> _Soal Latihan A_
Tolong jawab pertanyaan berikut berdasarkan teks tentang asas pengadaan tanah.
(i) Unsur apa saja yang tidak boleh terdapat dalam musyawarah untuk mencapai kesepakatan bersama?
(ii) Siapa saja yang dilibatkan menurut asas partisipasi?
(iii) Menurut asas kesetaraan, pihak yang membutuhkan tanah tidak boleh memandang pemilik tanah sebagai apa?
> _Soal Latihan B_
Lanjutkan teks tentang asas pengadaan tanah, mulai setelah kalimat terakhirnya.
---- Teks Bacaan
5.      Asas Musyawarah
Musyawarah dilakukan untuk mencapai kesepakatan di antara kedua belah pihak dalam pelaksanaan pengadaan tanah untuk pembangunan bagi kepentingan umum. Menurut Moch. Koesnoe, musyawarah menunjuk pada pembentukan kehendak bersama dalam urusan mengenai kepentingan hidup bersama dalam masyarakat yang bersangkutan sebagai keseluruhan, sedangkan mufakat menunjuk pada pembentukan kehendak bersama antara dua orang atau lebih, di mana masing-masing berpangkal dari perhitungan untuk melindungi kepentingan masing-masing sejauh mungkin (Moch. Koesnoe, Catatan –catatan terhadap Hukum Adat Dewasa Ini, Airlangga University Press, Surabaya,1979: 45).
Musyawarah dilakukan untuk mencapai kesepakatan mengenai harga ganti rugi serta mekanisme pembayaran dan pelepasan hak atas tanahnya. Dalam musyawarah untuk mencapai kesepakatan bersama juga tidak boleh terdapat unsur penipuan, kesesatan dan atau paksaan.
Dalam musyawarah untuk mencapai kesepakatan mengenai bentuk dan besarnya ganti rugi dalam pengadaan tanah untuk pembangunan demi kepentingan umum harus dilakukan menurut alur yang patut, artinya masing-masing pihak tidak merasa dirugikan atau tercapai kompromi yang memuaskan kedua belah pihak (win-win solution).
6.      Asas Keterbukaan
              Peraturan mengenai pengadaan tanah harus dikomunikasikan kepada masyarakat sehingga masyarakat memperoleh pengetahuan mengenai isi peraturan tersebut. Demikian pula mengenai rencana pengadaan tanah untuk pembangunan demi kepentingan umum harus dikomunikasikan kepada masyarakat pemilik tanah mengenai tujuan, peruntukan tanah dan besarnya ganti rugi, serta tata cara pembayaran ganti kerugian dan keseluruhan proses administrasi atas pelepasan tanah tersebut.
7.      Asas Partisipasi
              Peran serta semua pihak yang terkait secara aktif dalam proses pelepasan hak atau pencabutan hak akan menimbulkan rasa ikut memiliki dan dapat memperkecil kemungkinan timbulnya penolakan terhadap kegiatan pencabutan dan atau pelepasan hak atas tanah. Masyarakat pemilik tanah, masyarakat yang terkena dampak, serta LSM yang ada di lokasi pengadaan tanah dilibatkan dalam tahap pengumpulan data, perencanaan pemukiman kembali, dan dalam pelaksanaan proyek.
8.      Asas Kesetaraan
Asas kesetaraan dimaksudkan untuk menempatkan posisi pihak yang memerlukan tanah dan pihak yang tanahnya akan dilepaskan atau dicabut harus diletakkan secara sejajar dalam seluruh proses pengambilalihan tanah. Pihak yang membutuhkan tanah harus menempatkan pihak pemilik tanah pada posisi sederajat, tidak memandang sebagai subordinat. Apabila terdapat kesetaraan posisional antara pemilik tanah dengan pihak yang membutuhkan tanah, pelaksanaan pengadaan tanah diharapkan akan berhasil dengan baik karena masing-masing pihak dapat mengajukan keinginan dan menyampaikan tawaran sesuai kesederajatan posisi mereka.
--------
---- Baris Data
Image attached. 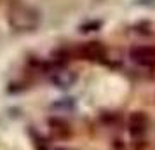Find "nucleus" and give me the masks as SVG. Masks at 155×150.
<instances>
[{"mask_svg": "<svg viewBox=\"0 0 155 150\" xmlns=\"http://www.w3.org/2000/svg\"><path fill=\"white\" fill-rule=\"evenodd\" d=\"M7 21L18 32H35L40 25V12L30 4L16 2L7 9Z\"/></svg>", "mask_w": 155, "mask_h": 150, "instance_id": "f257e3e1", "label": "nucleus"}, {"mask_svg": "<svg viewBox=\"0 0 155 150\" xmlns=\"http://www.w3.org/2000/svg\"><path fill=\"white\" fill-rule=\"evenodd\" d=\"M75 54L82 59H87V61H103L106 56V47L101 42H96V40H91V42H85L82 45H78Z\"/></svg>", "mask_w": 155, "mask_h": 150, "instance_id": "f03ea898", "label": "nucleus"}, {"mask_svg": "<svg viewBox=\"0 0 155 150\" xmlns=\"http://www.w3.org/2000/svg\"><path fill=\"white\" fill-rule=\"evenodd\" d=\"M129 56L141 66L155 68V45H136L129 51Z\"/></svg>", "mask_w": 155, "mask_h": 150, "instance_id": "7ed1b4c3", "label": "nucleus"}, {"mask_svg": "<svg viewBox=\"0 0 155 150\" xmlns=\"http://www.w3.org/2000/svg\"><path fill=\"white\" fill-rule=\"evenodd\" d=\"M78 75L75 70H70V68H64V66H56L52 70V75H51V82L54 86L61 87V89H68L71 87L75 82H77Z\"/></svg>", "mask_w": 155, "mask_h": 150, "instance_id": "20e7f679", "label": "nucleus"}, {"mask_svg": "<svg viewBox=\"0 0 155 150\" xmlns=\"http://www.w3.org/2000/svg\"><path fill=\"white\" fill-rule=\"evenodd\" d=\"M49 128H51V133L56 136V138H59V140L71 138V135H73V129H71L70 122L61 119V117H51Z\"/></svg>", "mask_w": 155, "mask_h": 150, "instance_id": "39448f33", "label": "nucleus"}, {"mask_svg": "<svg viewBox=\"0 0 155 150\" xmlns=\"http://www.w3.org/2000/svg\"><path fill=\"white\" fill-rule=\"evenodd\" d=\"M148 126V117L145 112H134L129 115V131L134 136H140L147 131Z\"/></svg>", "mask_w": 155, "mask_h": 150, "instance_id": "423d86ee", "label": "nucleus"}, {"mask_svg": "<svg viewBox=\"0 0 155 150\" xmlns=\"http://www.w3.org/2000/svg\"><path fill=\"white\" fill-rule=\"evenodd\" d=\"M99 26H101L99 21H91V23H87V25H82V26H80V32H94V30H98Z\"/></svg>", "mask_w": 155, "mask_h": 150, "instance_id": "0eeeda50", "label": "nucleus"}, {"mask_svg": "<svg viewBox=\"0 0 155 150\" xmlns=\"http://www.w3.org/2000/svg\"><path fill=\"white\" fill-rule=\"evenodd\" d=\"M136 2H138V4H143V2H147V0H136ZM153 2H155V0H150V2H148L147 5H152Z\"/></svg>", "mask_w": 155, "mask_h": 150, "instance_id": "6e6552de", "label": "nucleus"}]
</instances>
--------
> _Jawaban yang Diharapkan A_
(i) Unsur penipuan, kesesatan dan atau paksaan.
(ii) Masyarakat pemilik tanah, masyarakat yang terkena dampak, serta LSM yang ada di lokasi pengadaan tanah.
(iii) Sebagai subordinat.

> _Jawaban yang Diharapkan B_
9.      Asas Minimalisasi Dampak dan Kelangsungan Kesejahteraan Ekonomi
Pengadaan tanah dilakukan dengan upaya untuk meminimalkan dampak negatif atau dampak penting yang mungkin timbul dari kegiatan pembangunan tersebut. Di samping itu, juga harus diupayakan untuk memperbaiki taraf hidup masyarakat yang terkena proyek pembangunan atau yang tanahnya dilepaskan atau dicabut haknya. Artinya, kesejahteraan ekonomi masyarakat yang terkena proyek pembangunan minimal harus  sama dengan sebelum terkena pengadaan tanah.
Mengingat asas-asas hukum tersebut merupakan ( pinjam istilah Satjipto Raharjo) unsur terpenting dari peraturan hukum, jantungnya hukum, roh hukum dari peraturan perundang-undangan tentang pengadaan tanah untuk kepentingan umum, maka aparat penegak hukum, panitia pengadaan tanah, anggota legislatif dan eksekutif, investor, dan setiap anggota masyarakat harus memahami asas-asas tersebut guna menjadi pedoman (guidelines) dan spirit hukum (spirit of law) dalam praktik pengadaan tanah kepentingan umum di lapangan.
PROSEDUR PENGADAAN TANAH UNTUK KEPENTINGAN UMUM
Tata cara pengadaan tanah sebagaimana diatur dalam Peraturan Presiden  Nomor 36 Tahun 2005  yang telah diubah dengan Peraturan Presiden Nomor 65 Tahun 2006 tentang Pengadaan Tanah Bagi Pelaksanaan Pembangunan Untuk Kepentingan Umum,  meliputi tiga cara, yakni:
1.      Pelepasan atau penyerahan hak atas tanah
2.      Pencabutan hak atas tanah
3.      Jual beli, tukar menukar atau cara lain yang disepakati secara sukarela oleh pihak-pihak yang bersangkutan.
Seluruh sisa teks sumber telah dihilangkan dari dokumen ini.